-------- DATA EXTRACT

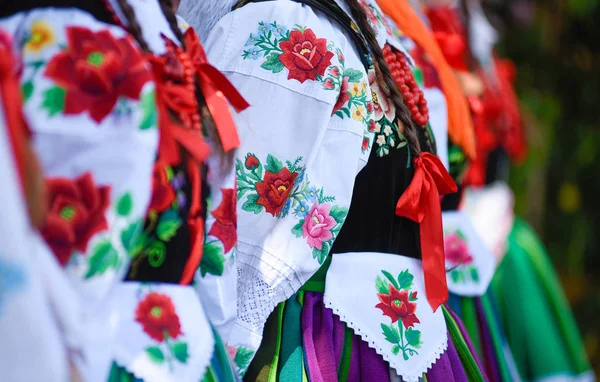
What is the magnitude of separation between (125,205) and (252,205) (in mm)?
422

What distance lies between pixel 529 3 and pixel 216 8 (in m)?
2.49

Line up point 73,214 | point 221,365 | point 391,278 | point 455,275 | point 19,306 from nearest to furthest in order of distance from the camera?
1. point 19,306
2. point 73,214
3. point 221,365
4. point 391,278
5. point 455,275

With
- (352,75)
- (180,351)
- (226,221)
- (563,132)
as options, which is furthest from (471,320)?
(563,132)

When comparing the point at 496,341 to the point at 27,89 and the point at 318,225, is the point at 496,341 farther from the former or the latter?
the point at 27,89

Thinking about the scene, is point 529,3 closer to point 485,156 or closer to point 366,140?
point 485,156

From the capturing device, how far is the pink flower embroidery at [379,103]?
136cm

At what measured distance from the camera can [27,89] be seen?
0.85 metres

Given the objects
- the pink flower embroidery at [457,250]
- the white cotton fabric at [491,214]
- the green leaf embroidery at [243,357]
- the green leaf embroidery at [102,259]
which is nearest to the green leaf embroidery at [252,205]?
the green leaf embroidery at [243,357]

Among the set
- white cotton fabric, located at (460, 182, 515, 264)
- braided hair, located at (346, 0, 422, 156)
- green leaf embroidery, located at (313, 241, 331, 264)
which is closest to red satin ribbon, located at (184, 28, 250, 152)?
green leaf embroidery, located at (313, 241, 331, 264)

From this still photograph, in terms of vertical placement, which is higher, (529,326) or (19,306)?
(19,306)

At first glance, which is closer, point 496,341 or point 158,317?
point 158,317

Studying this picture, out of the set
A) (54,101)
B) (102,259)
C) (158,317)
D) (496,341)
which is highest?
(54,101)

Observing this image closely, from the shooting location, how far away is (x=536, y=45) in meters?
3.50

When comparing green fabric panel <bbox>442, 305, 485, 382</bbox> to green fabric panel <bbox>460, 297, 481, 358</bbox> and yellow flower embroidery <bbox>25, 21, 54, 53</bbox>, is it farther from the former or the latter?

----------------

* [WHAT IS ASKED]
Reproduce word for word the lines of the records from the line containing "From this still" through the last line of the records, inclusive.

* [SOLUTION]
From this still photograph, in terms of vertical placement, which is higher, (529,326) or (19,306)?
(19,306)

At first glance, which is closer, point 496,341 or point 158,317?
point 158,317

Studying this picture, out of the set
A) (54,101)
B) (102,259)
C) (158,317)
D) (496,341)
which is highest?
(54,101)

Observing this image closely, from the shooting location, how far away is (x=536, y=45) in meters?
3.50

When comparing green fabric panel <bbox>442, 305, 485, 382</bbox> to green fabric panel <bbox>460, 297, 481, 358</bbox> and yellow flower embroidery <bbox>25, 21, 54, 53</bbox>, is it farther from the former or the latter?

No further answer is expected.